*INSTRUCTIONS FOR THE TASK*:
Copy all of the data below character for character, keeping every line as it appears.

*RECORDS PROVIDED*:
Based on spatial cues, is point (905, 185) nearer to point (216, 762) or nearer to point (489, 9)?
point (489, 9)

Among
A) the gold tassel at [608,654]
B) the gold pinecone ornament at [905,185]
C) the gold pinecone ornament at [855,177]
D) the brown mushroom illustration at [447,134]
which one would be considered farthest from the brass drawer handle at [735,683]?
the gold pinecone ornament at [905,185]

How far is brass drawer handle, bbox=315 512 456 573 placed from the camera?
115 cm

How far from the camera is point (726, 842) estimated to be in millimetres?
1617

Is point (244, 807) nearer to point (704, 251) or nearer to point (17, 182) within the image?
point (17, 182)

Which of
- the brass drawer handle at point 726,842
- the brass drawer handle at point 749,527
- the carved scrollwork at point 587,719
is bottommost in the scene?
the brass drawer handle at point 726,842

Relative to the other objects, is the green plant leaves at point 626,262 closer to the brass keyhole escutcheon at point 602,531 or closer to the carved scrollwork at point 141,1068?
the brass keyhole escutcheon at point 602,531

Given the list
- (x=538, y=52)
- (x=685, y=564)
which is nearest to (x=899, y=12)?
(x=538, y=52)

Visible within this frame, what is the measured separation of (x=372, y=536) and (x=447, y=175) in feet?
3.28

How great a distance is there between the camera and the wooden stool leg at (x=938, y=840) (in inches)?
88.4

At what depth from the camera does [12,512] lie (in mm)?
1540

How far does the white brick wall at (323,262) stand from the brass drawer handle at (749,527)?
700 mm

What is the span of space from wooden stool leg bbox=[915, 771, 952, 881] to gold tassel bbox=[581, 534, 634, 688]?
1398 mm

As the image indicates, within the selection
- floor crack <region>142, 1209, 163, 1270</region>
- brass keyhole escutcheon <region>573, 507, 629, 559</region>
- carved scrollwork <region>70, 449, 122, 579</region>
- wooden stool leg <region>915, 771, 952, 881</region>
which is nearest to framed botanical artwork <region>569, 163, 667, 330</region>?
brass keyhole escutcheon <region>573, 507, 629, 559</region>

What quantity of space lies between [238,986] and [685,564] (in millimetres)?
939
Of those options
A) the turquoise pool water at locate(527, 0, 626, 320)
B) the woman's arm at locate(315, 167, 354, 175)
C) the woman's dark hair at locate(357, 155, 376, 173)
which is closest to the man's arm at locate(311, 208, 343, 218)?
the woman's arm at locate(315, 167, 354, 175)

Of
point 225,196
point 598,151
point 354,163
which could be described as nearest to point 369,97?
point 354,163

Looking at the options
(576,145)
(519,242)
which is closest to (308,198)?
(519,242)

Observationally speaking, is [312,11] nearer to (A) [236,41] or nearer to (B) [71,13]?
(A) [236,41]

*ANSWER IN FULL*:
Based on spatial cues, is point (905, 185) nearer to point (216, 762) or nearer to point (489, 9)?
point (489, 9)

Among
A) the gold tassel at [608,654]
B) the gold pinecone ornament at [905,185]
C) the gold pinecone ornament at [855,177]
D) the brown mushroom illustration at [447,134]
which one would be considered farthest from the brass drawer handle at [735,683]?
the gold pinecone ornament at [905,185]

How far is brass drawer handle, bbox=315 512 456 573 placed from the camera?
115 cm

How far from the camera is point (726, 842) estimated to be in millimetres?
1617

Is point (244, 807) nearer to point (704, 251) or nearer to point (17, 182) within the image?
point (17, 182)

Which of
- the brass drawer handle at point 726,842
- the brass drawer handle at point 749,527
- the carved scrollwork at point 587,719
is bottommost in the scene?
the brass drawer handle at point 726,842

Relative to the other objects, is the green plant leaves at point 626,262 closer to the brass keyhole escutcheon at point 602,531 or closer to the carved scrollwork at point 141,1068?
the brass keyhole escutcheon at point 602,531

Given the list
- (x=538, y=52)
- (x=685, y=564)
which is nearest to (x=899, y=12)?
(x=538, y=52)

Visible within this frame, what is the measured separation of (x=372, y=536) and (x=447, y=175) in feet?
3.28

How great a distance is there between the camera and the wooden stool leg at (x=938, y=840) (in inches)?
88.4

At what depth from the camera does [12,512] lie (in mm)?
1540

How far does the white brick wall at (323,262) stand from the brass drawer handle at (749,527)?
700 mm

What is the span of space from wooden stool leg bbox=[915, 771, 952, 881] to gold tassel bbox=[581, 534, 634, 688]?
1398 mm

As the image indicates, within the selection
- floor crack <region>142, 1209, 163, 1270</region>
- brass keyhole escutcheon <region>573, 507, 629, 559</region>
- carved scrollwork <region>70, 449, 122, 579</region>
- wooden stool leg <region>915, 771, 952, 881</region>
which is nearest to framed botanical artwork <region>569, 163, 667, 330</region>?
brass keyhole escutcheon <region>573, 507, 629, 559</region>

What quantity of space lies between [238,986] and [685,564] (in millimetres)?
939
Of those options
A) the turquoise pool water at locate(527, 0, 626, 320)
B) the woman's arm at locate(315, 167, 354, 175)
C) the woman's dark hair at locate(357, 155, 376, 173)
which is closest to the man's arm at locate(311, 208, 343, 218)?
the woman's arm at locate(315, 167, 354, 175)

Of
point 225,196
point 598,151
point 354,163
which could be described as nearest to point 369,97?
point 354,163

Looking at the options
(576,145)
(519,242)
which is closest to (308,198)?
(519,242)

Observationally speaking, is [312,11] nearer to (A) [236,41] or nearer to (B) [71,13]?
(A) [236,41]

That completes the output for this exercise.